IA and Clinical Trials: a Chatbot for patients is on the way
12 April 2019 | Written by Adriano Fontanari
Impactscool interviewed Alessandro Monterosso, co-founder and CEO of PatchAI, a startup that deals with the collection and analysis of data in the medical field and, in particular, for the pharmaceutical sector.
Many technologies have become irreplaceable in the medical field: from chirurgical robots to augmented reality in the operating room, from virtual reality for the training of doctors to its therapeutic uses, up to artificial intelligence in the field of diagnostics.
Even the development of new drugs, a long and complex process, can benefit from the AI: this, in fact, will not only drastically reduce research and development time and costs but will support the hiring and collection of data during the test phases of a new drug (clinical trials). This will soon be possible via the chatbot developed by an Italian startup.
What does PatchAI do?
PatchAI seeks to revolutionize the data collection and analysis system reported by patients in clinical research, especially in the pharmacological field. PatchAI will allow real-time data collection and analysis to provide predictive analysis. Data collection will take place in a conversational manner using a chatbot that uses artificial intelligence.
PatchAI is part of a period of profound transformation in the pharmaceutical industry. It is, in fact, moving from the blockbuster, one drug fits all to the personalized medicine.
To do this we need to start moving away from the classic systems of collecting and analyzing data during clinical trials, which refer to averages and standard deviations because to move to personalized medicine it is necessary to have the specific data such as Alessandro, Sergio, or Luca in order to develop a tailor-made drug for each person.
How is PatchAI born?
The idea of PatchAI comes from personal experience. As a background, I am a pediatric nurse in clinical research and have worked in cancer clinical trials. I have seen that in many studies the data collected by the patients take place in a discursive form or through paper formats during the visits. Currently, around 50% of clinical trials still use paper tools and the adoption of digital tools is growing.
PatchAI intervenes from phase II to the post-marketing phase in the drug development process. The collection of data in conversational form presents numerous advantages: improvement in adherence to therapy (notifying the person when to take the drug and in what dose), collecting, analyzing, identifying and notifying health personnel of adverse effects, offering an experience innovative for the patient, and others.
What is the advantage of using an AI chatbot during clinical trials?
One of the greatest challenges for innovating clinical trials is patient engagement. It should also be taken into account that the future drivers of communication will be AI and Instant Messaging.
Patients who follow study protocols have numerous questionnaires to fill and doctor-patient communication barriers are high. This has implications for the reliability of the collected data, which can be biased and there is a greater risk of transcription errors, especially when relying on memory. Hence the idea of using a virtual assistant to assist the patient during the clinical trial journey so as to collect data in a conversational and empathic form.
Technically, PatchAI wants to be a cognitive platform for the collection of what is called the Electronic Clinical Outcome Assessment (eCOA) and Electronic Patient Reported Outcome (ePRO).
It should also be considered a contextual condition: there are internal and external pressures from the pharmaceutical industries, for example from associations for patients and from governments that aim to make patients become collaborators informed of the research process to try to provide as much real as possible world evidence where it is necessary to prove the value of a pharmaceutical product in the context of patients’ unmet needs.

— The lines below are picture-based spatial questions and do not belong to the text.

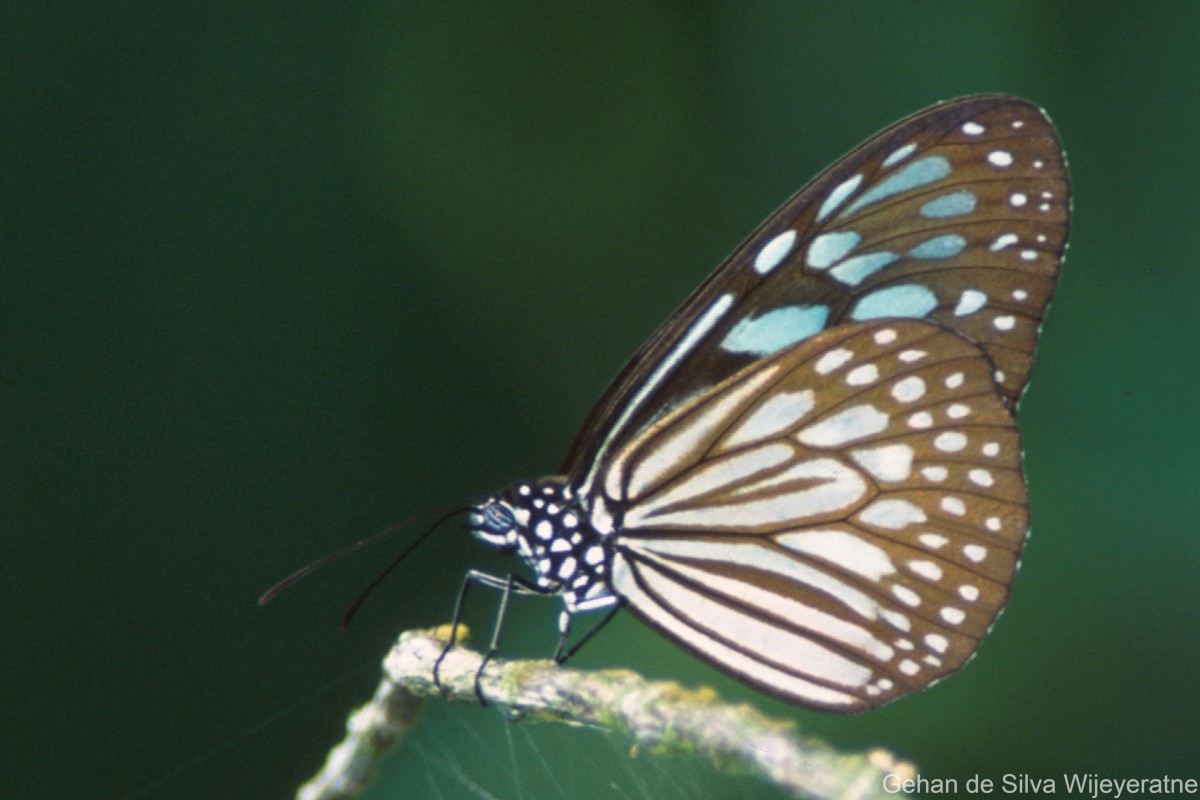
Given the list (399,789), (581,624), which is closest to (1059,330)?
(581,624)

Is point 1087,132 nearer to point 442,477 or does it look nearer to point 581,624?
point 581,624

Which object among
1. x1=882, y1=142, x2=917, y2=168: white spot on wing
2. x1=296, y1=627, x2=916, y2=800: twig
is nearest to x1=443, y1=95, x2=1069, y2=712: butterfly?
x1=882, y1=142, x2=917, y2=168: white spot on wing

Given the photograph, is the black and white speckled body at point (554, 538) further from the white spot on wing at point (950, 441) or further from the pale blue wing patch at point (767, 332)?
the white spot on wing at point (950, 441)

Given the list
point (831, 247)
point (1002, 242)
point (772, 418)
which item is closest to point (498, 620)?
point (772, 418)

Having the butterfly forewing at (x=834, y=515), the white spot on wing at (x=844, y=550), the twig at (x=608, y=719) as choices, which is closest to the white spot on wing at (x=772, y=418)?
the butterfly forewing at (x=834, y=515)

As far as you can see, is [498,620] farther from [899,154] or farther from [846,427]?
[899,154]

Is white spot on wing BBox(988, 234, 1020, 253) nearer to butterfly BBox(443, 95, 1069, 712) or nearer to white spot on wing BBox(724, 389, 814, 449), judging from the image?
butterfly BBox(443, 95, 1069, 712)
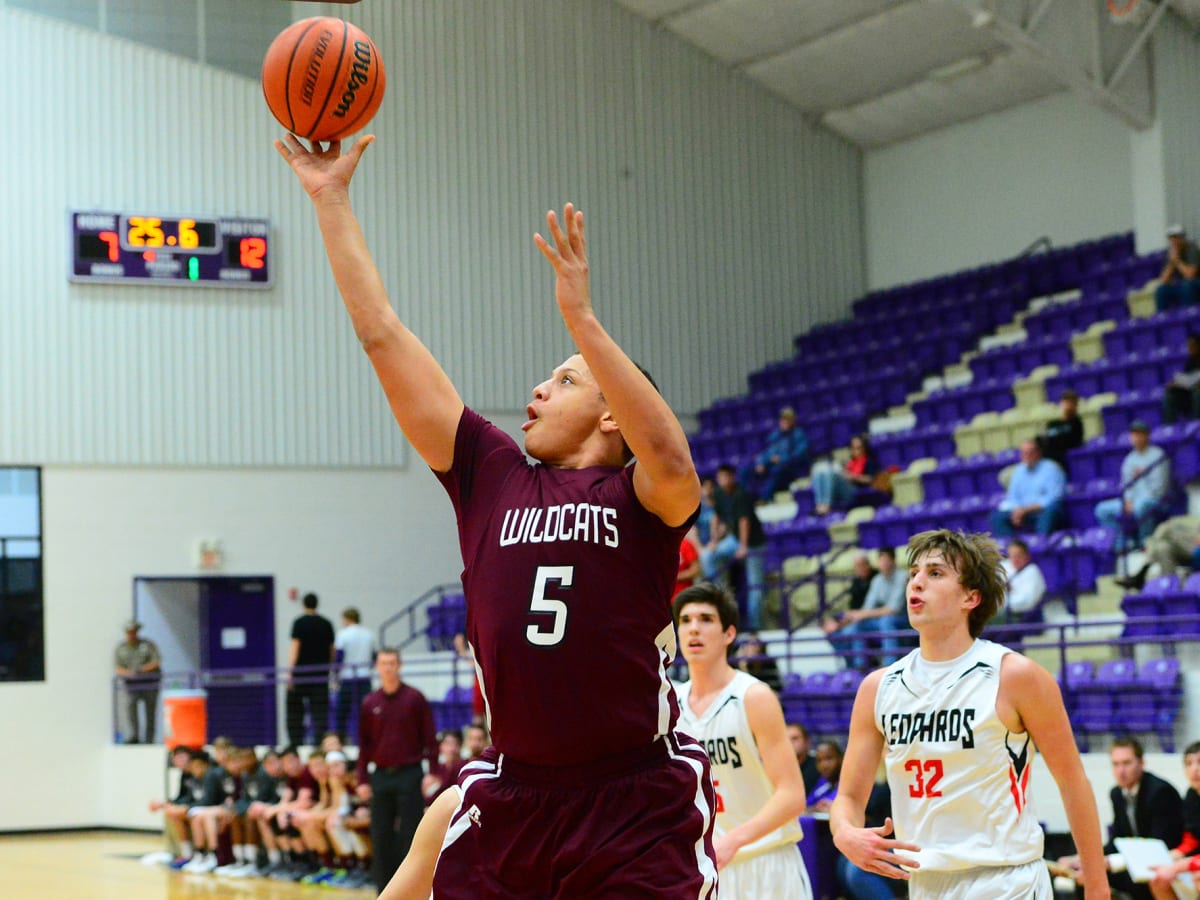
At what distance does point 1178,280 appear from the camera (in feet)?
54.1

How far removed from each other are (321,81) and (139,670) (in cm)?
1572

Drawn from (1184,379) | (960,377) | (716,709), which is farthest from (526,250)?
(716,709)

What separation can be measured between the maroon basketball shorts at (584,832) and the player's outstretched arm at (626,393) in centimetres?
54

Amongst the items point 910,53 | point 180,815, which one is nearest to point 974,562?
point 180,815

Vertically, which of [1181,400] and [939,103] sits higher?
[939,103]

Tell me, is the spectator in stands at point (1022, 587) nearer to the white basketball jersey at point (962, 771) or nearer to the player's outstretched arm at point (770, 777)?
the player's outstretched arm at point (770, 777)

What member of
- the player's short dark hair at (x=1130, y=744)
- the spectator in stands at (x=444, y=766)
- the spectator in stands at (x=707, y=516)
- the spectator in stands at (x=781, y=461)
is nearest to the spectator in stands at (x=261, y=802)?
the spectator in stands at (x=444, y=766)

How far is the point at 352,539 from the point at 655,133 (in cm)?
684

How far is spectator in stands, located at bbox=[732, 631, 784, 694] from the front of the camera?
12055 mm

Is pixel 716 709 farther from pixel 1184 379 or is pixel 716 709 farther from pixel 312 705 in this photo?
pixel 312 705

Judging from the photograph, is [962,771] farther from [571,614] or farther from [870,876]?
[870,876]

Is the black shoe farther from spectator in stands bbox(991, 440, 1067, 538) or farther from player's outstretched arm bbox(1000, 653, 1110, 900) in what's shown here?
player's outstretched arm bbox(1000, 653, 1110, 900)

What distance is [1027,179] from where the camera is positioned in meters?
21.3

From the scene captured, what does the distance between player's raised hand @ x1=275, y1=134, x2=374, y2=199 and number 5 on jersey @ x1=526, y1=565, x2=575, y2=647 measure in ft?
2.91
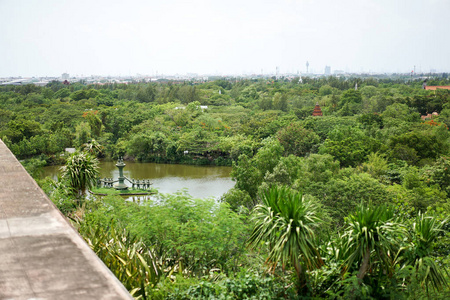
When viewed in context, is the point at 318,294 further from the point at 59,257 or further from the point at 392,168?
the point at 392,168

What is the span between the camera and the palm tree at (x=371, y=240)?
5875mm

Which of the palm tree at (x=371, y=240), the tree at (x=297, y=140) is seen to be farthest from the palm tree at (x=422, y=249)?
the tree at (x=297, y=140)

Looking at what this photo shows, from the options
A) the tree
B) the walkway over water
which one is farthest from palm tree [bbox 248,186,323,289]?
the tree

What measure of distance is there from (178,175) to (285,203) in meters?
20.5

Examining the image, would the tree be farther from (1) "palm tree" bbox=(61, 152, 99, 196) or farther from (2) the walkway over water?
(2) the walkway over water

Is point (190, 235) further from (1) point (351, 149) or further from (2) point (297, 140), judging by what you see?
(2) point (297, 140)

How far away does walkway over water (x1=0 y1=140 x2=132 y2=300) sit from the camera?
4.56ft

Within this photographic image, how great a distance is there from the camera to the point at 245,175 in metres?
17.2

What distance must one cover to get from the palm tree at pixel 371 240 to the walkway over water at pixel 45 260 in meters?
4.77

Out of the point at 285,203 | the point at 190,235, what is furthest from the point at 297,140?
the point at 285,203

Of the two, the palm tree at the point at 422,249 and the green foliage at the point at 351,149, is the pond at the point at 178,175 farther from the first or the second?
the palm tree at the point at 422,249

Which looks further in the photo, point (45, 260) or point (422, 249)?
point (422, 249)

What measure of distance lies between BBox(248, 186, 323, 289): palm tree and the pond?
14.8 metres

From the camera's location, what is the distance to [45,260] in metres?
1.57
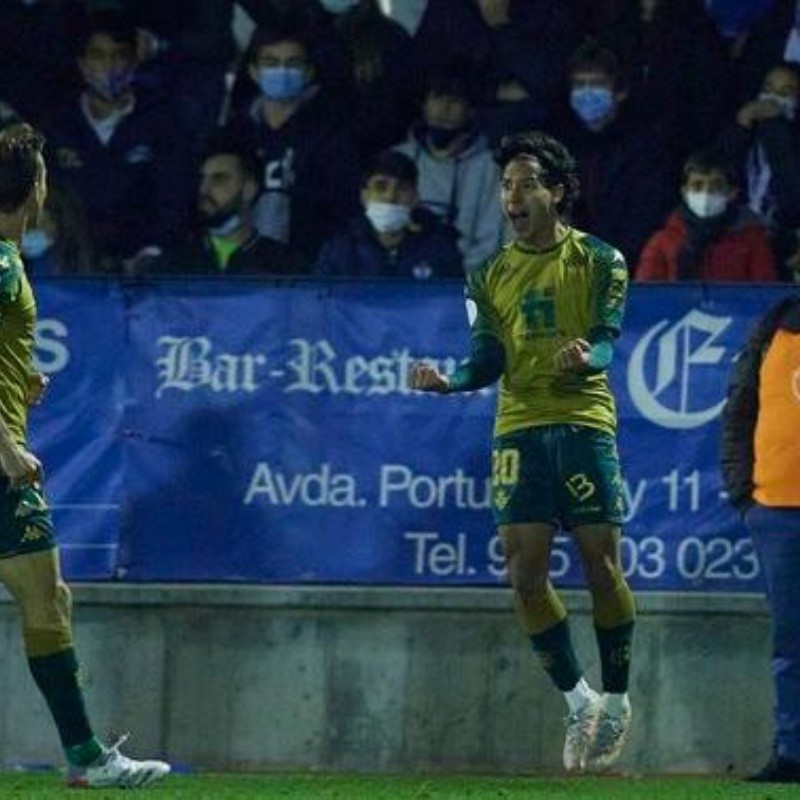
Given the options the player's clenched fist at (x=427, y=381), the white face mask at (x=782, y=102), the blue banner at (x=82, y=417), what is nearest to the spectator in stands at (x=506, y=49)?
the white face mask at (x=782, y=102)

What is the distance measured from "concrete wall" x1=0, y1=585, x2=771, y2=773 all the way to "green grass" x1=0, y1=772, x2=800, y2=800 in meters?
0.39

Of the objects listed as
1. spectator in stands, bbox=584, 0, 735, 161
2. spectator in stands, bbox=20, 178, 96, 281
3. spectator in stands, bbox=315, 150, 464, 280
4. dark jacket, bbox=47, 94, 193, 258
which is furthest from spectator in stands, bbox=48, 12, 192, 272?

Innovative data collection tools (eg chatbots) that facilitate and support patient engagement support precisely this need.
Not only clinical trials supported by tools that use AI but also Digital Medicine, drugs that implement a chip, and send a signal once ingested.
What is your vision of the future of pharmacology?
I see the future as an integration, hardware and software beyond the pill that try to follow the patient in a personalized and real-time way. Data collection will not be limited to purely clinical data but will also cover behavioral data and social data. The AI will make it possible to cross-reference this series of data to build new real-world endpoints.
The development of new drugs and digital healthcare solutions will have to take place increasingly in synergy with other realities (eg patient associations) in order to build something that is as close as possible to the needs of patients.
Are there ethical challenges in the adoption of AI solutions in the pharmacological field?
Absolutely yes, the technology is pervasive and its expansion, even in the field of clinical research, travels at a very high speed. Laws sometimes fail to go hand in hand with this pace, especially for a new area such as Software as Medical Device (SaMD).
At the moment, it is necessary to deal with ethical committees, made by professionals of the highest level but who are often still linked to a concept of classical medicine. The challenges from the ethical point of view concern above all the typology of the collected data. However, the data collected during cynical trials must always be anonymized.
One last message to our readers …
Healthcare is an area that will be increasingly digitized. requires a review of the processes and the involvement of all the actors involved. There are already tools, for example, Health Services App widely used both by young people and people over 65.
My message is that to move to personalized medicine we must make an effort all the actors involved in clinical research, to try to increase awareness of the digitization of work methods and to produce data.